Text passage ::

__________

In this action an advertising agency recovered damages for an advertiser’s breach of an exclusive agency contract. The principal question presented is whether the award is excessive because the plaintiff’s fixed costs of doing business were not deducted in computing damages for “lost profits.”
By a written contract effective January 9, 1978, appellant and cross-appellee, David Sloane, Inc., trading as “Sassaf *38 ras!” (Sloane), appointed appellee and cross-appellant, Stanley G. House & Associates, Inc. (House), as Sloane’s “exclusive advertising agency and public relations counsel.” 1 The contract provided for commissions at an effective rate of fifteen percent of the gross billings by “media (such as radio, TV, billboards, out-of-town or suburban papers, magazines, etc.).” The charge for “regular staff production time, from copy to layout to tearsheet” was at a then current, specified hourly rate, while “[c]harges for creative copy and art services on specialties ..., priority assignments, overtime, etc.” were to be quoted in advance for Sloane’s approval. House promised to keep a daily log of time spent on the Sloane account which would be open to Sloane’s review on request.
The initial term of the contract was six months, terminable by either party through written notice. Absent notice of termination the agreement automatically renewed for successive terms of one year each. Either party could terminate at the expiration of a renewal term by ninety days prior written notice.

__________

Data section ::
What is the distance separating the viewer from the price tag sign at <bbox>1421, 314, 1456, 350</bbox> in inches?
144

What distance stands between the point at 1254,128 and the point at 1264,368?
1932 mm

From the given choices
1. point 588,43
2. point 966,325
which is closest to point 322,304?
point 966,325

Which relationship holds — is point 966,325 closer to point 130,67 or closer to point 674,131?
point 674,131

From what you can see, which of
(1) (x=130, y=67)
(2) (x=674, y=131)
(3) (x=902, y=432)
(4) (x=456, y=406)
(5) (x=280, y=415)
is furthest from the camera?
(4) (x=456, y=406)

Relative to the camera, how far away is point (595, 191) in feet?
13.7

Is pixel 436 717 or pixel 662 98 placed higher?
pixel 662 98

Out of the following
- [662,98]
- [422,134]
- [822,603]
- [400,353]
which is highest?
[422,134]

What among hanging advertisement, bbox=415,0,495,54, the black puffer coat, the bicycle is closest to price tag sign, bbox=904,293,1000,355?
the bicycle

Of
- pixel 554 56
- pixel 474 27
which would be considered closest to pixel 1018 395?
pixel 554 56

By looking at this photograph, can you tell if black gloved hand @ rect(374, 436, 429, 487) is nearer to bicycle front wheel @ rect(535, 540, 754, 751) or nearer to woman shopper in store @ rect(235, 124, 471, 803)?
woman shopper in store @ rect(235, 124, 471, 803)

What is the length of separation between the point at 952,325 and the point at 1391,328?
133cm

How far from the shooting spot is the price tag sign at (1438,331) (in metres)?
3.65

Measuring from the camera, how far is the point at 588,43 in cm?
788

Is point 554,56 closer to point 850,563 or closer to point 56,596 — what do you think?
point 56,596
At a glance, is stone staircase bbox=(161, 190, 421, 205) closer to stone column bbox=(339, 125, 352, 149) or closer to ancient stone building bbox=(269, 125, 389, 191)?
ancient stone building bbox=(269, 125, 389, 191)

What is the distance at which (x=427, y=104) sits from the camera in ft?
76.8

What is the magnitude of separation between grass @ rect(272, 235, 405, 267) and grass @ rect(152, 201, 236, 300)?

__________

Return the part of the opinion that begins at the words "The initial term" and stops after "prior written notice.", copied word for word. Work from the opinion alone, not the rows.

The initial term of the contract was six months, terminable by either party through written notice. Absent notice of termination the agreement automatically renewed for successive terms of one year each. Either party could terminate at the expiration of a renewal term by ninety days prior written notice.